→ ACTIVITY:
Take the records below and retype them line by line, from the first line through the one containing "category: goanna"; stop there.

(Collected data entries)

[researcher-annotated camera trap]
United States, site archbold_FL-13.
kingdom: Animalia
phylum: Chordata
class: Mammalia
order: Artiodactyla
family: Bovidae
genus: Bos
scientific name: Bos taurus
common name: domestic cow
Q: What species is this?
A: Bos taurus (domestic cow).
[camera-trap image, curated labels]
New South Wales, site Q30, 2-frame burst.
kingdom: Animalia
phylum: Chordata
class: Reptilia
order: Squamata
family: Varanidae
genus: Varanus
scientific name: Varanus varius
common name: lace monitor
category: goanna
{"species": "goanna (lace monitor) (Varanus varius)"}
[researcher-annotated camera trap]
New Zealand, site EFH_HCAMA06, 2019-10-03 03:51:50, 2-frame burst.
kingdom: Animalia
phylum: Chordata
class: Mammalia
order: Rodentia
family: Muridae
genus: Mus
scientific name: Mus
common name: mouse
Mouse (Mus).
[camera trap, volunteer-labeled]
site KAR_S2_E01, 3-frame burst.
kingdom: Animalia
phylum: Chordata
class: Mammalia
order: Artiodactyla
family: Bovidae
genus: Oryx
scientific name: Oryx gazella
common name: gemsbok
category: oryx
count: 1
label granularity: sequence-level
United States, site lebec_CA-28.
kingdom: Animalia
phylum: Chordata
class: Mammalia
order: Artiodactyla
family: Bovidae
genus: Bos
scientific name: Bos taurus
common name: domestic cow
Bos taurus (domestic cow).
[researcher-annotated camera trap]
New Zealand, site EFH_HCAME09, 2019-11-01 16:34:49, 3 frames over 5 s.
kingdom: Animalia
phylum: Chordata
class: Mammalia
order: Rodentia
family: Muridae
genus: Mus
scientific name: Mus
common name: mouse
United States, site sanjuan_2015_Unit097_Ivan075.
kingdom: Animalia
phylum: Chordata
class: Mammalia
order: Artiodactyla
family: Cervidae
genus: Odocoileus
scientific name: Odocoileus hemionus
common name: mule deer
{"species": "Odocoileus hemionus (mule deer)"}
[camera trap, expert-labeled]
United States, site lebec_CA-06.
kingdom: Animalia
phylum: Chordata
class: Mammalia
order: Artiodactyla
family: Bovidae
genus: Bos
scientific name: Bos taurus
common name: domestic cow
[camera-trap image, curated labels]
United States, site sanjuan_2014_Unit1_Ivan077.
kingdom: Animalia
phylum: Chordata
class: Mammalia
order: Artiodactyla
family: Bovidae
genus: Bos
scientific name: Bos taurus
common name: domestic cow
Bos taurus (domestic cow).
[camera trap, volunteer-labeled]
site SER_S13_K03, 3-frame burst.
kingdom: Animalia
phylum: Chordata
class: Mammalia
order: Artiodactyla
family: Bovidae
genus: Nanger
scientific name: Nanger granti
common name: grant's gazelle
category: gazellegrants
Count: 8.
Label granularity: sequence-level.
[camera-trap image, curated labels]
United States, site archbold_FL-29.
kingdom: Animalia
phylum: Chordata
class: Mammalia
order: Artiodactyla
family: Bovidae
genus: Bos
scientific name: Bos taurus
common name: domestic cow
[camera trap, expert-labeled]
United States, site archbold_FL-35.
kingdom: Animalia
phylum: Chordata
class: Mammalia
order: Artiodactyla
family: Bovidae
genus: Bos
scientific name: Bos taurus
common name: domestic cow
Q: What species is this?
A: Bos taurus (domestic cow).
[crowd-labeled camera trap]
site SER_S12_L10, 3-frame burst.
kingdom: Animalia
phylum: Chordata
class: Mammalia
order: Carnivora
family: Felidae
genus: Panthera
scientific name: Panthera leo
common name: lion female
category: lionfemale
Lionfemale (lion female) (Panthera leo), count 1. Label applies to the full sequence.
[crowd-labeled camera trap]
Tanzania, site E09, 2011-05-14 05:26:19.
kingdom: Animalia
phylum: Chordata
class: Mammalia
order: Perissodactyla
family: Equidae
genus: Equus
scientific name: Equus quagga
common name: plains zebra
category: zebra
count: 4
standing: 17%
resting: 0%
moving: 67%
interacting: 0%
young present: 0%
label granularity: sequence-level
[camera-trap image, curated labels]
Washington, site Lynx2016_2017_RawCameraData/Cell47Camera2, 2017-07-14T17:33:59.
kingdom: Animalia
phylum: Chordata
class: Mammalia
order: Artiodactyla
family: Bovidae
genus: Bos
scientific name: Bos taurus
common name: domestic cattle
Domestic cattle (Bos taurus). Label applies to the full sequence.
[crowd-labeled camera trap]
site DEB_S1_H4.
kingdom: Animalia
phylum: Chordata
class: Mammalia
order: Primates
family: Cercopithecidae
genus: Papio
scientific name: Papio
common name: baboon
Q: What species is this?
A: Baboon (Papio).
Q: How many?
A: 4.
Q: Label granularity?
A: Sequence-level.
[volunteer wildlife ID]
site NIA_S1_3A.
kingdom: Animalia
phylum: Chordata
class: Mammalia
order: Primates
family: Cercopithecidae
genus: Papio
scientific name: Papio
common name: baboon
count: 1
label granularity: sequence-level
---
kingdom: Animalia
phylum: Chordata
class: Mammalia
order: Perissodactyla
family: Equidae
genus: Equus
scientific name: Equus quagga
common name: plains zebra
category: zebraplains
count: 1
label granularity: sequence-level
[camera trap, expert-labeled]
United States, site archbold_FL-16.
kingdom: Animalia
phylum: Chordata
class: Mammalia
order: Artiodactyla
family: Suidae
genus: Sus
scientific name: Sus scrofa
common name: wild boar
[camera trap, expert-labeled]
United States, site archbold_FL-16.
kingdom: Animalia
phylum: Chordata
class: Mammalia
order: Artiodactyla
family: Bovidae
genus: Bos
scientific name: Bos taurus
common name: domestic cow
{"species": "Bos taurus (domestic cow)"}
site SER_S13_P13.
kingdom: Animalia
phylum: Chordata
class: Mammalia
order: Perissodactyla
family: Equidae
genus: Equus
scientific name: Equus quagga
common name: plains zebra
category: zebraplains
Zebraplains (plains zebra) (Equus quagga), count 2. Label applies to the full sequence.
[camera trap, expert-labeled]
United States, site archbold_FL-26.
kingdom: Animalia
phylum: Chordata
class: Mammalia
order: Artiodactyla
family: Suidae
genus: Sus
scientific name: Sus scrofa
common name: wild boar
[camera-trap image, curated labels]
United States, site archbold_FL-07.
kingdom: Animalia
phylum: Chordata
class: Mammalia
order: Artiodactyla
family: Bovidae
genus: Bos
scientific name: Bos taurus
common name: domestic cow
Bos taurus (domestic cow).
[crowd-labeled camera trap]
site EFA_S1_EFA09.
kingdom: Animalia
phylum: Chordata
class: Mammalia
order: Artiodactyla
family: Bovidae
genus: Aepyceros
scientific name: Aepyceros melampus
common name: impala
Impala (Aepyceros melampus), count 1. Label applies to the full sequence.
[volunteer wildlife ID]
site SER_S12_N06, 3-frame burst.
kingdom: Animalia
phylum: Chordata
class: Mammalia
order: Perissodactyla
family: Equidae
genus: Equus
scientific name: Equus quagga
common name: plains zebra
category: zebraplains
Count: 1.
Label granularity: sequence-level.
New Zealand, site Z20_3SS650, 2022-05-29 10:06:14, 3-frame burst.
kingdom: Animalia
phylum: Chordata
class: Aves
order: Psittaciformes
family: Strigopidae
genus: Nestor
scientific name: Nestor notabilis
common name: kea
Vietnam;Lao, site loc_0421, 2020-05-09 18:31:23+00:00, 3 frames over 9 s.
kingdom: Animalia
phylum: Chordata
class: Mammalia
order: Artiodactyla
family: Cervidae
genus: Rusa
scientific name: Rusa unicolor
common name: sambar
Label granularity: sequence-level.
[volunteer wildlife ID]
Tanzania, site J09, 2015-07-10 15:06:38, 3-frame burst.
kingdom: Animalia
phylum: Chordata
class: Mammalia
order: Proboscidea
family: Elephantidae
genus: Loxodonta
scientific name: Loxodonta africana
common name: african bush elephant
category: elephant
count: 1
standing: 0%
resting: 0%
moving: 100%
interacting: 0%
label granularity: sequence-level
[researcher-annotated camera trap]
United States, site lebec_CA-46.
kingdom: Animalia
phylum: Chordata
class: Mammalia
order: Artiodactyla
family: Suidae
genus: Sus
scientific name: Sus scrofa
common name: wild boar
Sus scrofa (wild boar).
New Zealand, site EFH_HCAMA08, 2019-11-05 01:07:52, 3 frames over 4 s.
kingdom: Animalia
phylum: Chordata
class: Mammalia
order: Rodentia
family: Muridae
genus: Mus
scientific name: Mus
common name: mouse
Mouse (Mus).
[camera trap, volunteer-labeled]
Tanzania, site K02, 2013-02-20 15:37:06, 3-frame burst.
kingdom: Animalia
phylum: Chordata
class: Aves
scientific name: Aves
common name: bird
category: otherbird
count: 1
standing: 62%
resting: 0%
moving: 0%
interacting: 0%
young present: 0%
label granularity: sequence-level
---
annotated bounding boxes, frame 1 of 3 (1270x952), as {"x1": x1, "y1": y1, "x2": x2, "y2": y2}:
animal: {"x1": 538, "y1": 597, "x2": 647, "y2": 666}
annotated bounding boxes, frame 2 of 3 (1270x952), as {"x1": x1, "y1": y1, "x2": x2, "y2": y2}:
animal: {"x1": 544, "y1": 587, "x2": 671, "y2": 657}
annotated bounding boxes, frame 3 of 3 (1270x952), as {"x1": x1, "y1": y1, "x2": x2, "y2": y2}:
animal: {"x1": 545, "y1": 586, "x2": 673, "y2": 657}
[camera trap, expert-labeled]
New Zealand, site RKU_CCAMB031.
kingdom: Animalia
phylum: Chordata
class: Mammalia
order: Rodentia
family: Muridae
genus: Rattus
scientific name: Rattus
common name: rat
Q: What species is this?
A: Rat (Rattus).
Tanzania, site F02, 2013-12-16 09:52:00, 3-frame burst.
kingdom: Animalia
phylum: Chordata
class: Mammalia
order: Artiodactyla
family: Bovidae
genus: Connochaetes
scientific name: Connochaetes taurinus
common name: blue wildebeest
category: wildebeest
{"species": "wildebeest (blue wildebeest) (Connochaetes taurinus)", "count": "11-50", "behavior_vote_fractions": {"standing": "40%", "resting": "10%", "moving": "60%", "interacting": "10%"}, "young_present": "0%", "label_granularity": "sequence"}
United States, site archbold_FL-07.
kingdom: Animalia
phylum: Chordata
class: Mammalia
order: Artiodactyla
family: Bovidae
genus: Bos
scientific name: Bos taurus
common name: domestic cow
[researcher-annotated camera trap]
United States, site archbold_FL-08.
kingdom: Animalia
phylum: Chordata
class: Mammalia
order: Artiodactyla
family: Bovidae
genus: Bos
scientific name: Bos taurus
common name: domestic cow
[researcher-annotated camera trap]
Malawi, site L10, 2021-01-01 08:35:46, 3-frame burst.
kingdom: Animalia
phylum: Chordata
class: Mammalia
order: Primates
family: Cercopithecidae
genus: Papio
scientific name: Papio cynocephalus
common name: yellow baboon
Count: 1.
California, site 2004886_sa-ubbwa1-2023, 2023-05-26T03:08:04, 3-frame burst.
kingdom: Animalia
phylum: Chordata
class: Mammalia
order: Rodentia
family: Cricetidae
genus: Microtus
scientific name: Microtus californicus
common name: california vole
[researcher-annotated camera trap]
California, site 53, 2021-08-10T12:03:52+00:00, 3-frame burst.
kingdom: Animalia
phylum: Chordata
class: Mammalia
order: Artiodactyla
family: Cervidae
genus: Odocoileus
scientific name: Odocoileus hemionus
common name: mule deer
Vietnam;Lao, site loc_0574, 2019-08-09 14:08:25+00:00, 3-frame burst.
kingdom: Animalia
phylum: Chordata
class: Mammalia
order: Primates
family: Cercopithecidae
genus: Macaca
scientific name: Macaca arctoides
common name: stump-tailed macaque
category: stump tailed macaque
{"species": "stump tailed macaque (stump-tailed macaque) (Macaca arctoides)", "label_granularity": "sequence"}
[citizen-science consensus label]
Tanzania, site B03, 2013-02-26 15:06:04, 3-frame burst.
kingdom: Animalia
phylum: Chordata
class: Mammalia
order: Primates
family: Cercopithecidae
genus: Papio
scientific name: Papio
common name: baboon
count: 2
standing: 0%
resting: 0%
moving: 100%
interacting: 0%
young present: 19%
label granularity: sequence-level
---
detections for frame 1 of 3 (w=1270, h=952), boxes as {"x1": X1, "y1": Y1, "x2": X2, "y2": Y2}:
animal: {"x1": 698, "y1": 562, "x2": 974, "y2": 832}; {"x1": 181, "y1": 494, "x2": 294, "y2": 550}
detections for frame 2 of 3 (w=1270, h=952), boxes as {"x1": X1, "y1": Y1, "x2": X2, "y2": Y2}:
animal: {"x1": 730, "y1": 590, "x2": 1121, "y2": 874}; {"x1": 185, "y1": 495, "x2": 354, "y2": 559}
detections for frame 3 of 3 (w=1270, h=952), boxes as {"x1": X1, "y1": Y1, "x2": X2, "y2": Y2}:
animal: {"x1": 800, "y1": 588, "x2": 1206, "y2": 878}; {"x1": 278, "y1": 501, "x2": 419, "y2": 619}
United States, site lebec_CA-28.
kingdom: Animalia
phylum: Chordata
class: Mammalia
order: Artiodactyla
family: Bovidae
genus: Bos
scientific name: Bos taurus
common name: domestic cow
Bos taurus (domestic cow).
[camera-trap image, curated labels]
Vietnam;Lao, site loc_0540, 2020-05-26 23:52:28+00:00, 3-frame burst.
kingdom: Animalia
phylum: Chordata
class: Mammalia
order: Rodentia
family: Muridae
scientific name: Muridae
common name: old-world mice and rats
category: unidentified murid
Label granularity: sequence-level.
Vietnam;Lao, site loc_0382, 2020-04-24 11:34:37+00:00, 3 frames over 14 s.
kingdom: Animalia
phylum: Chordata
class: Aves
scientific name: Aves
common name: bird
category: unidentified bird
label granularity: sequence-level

→ THE ANSWER:
[researcher-annotated camera trap]
United States, site archbold_FL-13.
kingdom: Animalia
phylum: Chordata
class: Mammalia
order: Artiodactyla
family: Bovidae
genus: Bos
scientific name: Bos taurus
common name: domestic cow
Q: What species is this?
A: Bos taurus (domestic cow).
[camera-trap image, curated labels]
New South Wales, site Q30, 2-frame burst.
kingdom: Animalia
phylum: Chordata
class: Reptilia
order: Squamata
family: Varanidae
genus: Varanus
scientific name: Varanus varius
common name: lace monitor
category: goanna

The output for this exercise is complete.